No dia seguinte às primárias da esquerda francesa, em 30 de janeiro, o então escolhido para concorrer pelo Partido Socialista, Benoit Hamon, incumbiu o economista pop-star francês – sempre próximo do PS embora rompido com François Hollande – de redigir o projeto para a União Europeia que subiria ao palanque. Piketty convocou então a professora de Direito Público Stéphanie Hennette e os cientistas políticos Guillaume Sacriste e Antoine Vauchez para “amarrar o texto” de um pretensioso tratado, que em menos de dois meses ganhava ponto final. “Propus o livro para a editora em uma segunda-feira, mandei o PDF para eles na segunda seguinte, e na quinta já estava impresso”, orgulhava-se Piketty, na semana passada, em uma conversa com alunos na Paris School of Economics (PSE).

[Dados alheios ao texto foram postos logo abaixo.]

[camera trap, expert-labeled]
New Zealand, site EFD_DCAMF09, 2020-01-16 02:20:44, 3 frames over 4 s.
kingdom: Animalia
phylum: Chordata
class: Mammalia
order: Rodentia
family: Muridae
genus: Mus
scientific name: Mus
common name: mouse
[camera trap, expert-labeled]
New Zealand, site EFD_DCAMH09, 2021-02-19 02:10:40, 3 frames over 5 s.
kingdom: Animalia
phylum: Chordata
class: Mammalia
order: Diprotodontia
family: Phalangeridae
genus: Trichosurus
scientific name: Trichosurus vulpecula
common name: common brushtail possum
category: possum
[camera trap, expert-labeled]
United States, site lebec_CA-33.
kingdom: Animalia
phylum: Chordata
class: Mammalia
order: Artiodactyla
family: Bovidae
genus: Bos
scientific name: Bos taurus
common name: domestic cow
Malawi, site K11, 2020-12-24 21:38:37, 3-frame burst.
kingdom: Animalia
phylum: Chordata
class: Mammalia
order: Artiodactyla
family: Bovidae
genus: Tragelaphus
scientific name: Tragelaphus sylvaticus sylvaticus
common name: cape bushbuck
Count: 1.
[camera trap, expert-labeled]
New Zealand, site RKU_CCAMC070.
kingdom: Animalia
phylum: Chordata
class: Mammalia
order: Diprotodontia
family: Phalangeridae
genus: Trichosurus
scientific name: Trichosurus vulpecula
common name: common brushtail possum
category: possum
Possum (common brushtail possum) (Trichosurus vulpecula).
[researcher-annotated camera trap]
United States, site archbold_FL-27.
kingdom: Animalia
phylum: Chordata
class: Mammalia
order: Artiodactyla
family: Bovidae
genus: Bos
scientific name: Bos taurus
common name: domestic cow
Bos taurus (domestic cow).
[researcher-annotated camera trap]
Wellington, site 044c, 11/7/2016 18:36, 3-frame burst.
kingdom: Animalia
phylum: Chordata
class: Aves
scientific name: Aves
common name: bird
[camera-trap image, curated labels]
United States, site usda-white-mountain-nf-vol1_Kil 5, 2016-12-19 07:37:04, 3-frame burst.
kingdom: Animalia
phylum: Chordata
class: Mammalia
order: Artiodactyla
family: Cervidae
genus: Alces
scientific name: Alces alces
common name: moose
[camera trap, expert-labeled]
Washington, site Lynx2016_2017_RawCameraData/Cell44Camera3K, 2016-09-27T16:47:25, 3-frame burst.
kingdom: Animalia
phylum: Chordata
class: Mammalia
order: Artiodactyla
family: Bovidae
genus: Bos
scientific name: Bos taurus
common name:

A velocidade da equipe em colocar no papel o T-Dem não foi o suficiente, no entanto, para que a proposta chegasse às ruas antes de Benoit Hamon naufragar nas pesquisas. Pelos números mais recentes, o candidato de François Hollande deve amargar uma vexatória quarta posição na eleição de 23 de abril, cedendo lugar inclusive para a esquerda radical de Jean-Luc Mélenchon, abertamente antieuropeia. Agora distante de qualquer possibilidade de ser colocado em prática a partir de maio, o T-Dem se torna uma arma de reflexão sobre a União Europeia, em um ano marcado por eleições na Áustria, na França, na Alemanha e nos Países Baixos. O debate tem como base seu diagnóstico – a “urgência” e o “déficit” democráticos do bloco – e sua proposta central: a criação de uma Assembleia da Zona do Euro.

O economista Thomas Piketty

O economista Thomas Piketty

No momento em que a União Europeia completa 60 anos, o bloco estaria sob “um real risco de explosão, principalmente após o Brexit”, diz Piketty. A trajetória rumo à beira deste penhasco teria começado nos últimos 10 anos. Se formou um governo da Zona do Euro, “informal e opaco”, que reúne o Eurogrupo dos ministros das Finanças, a diretoria do Banco Central Europeu e os altos funcionários da Comissão Europeia. “O centro de gravidade da Europa foi reconstruído ao redor dessa rede de burocracia econômica” diz Antoine Vauchez, diretor de pesquisa do CNRS e uma das penas do T-Dem. “Este novo centro de poder que se autonomiza foi construído com urgência, em resposta à crise econômica, mas hoje não tem mais contrapoder”, completa.

A ascensão deste novo poder, entre 2008 e 2012, é classificada de “golpe de estado” por Paul Magnette, professor de Ciência Política da Universidade de Bruxelas e um dos entusiastas do T-Dem. Estaríamos diante de um agravamento lento do “déficit democrático” intrínseco à UE apontado por David Marquand quando da entrada do Reino Unido, ainda nos anos 70. Se o fenômeno ficou mais visível nos últimos anos, essa decomposição política já era descrita em 2005 por Stefano Bartolini, em seu livro “Restructuring Europe”. O cientista político italiano foi um dos primeiros a identificar que alguns pilares da cultura política europeia que levaram séculos para serem constituídos – como o sistema parlamentar e a alternância de poder entre partidos – vinha tendo seu equilíbrio abalado em questão de anos pela União Europeia.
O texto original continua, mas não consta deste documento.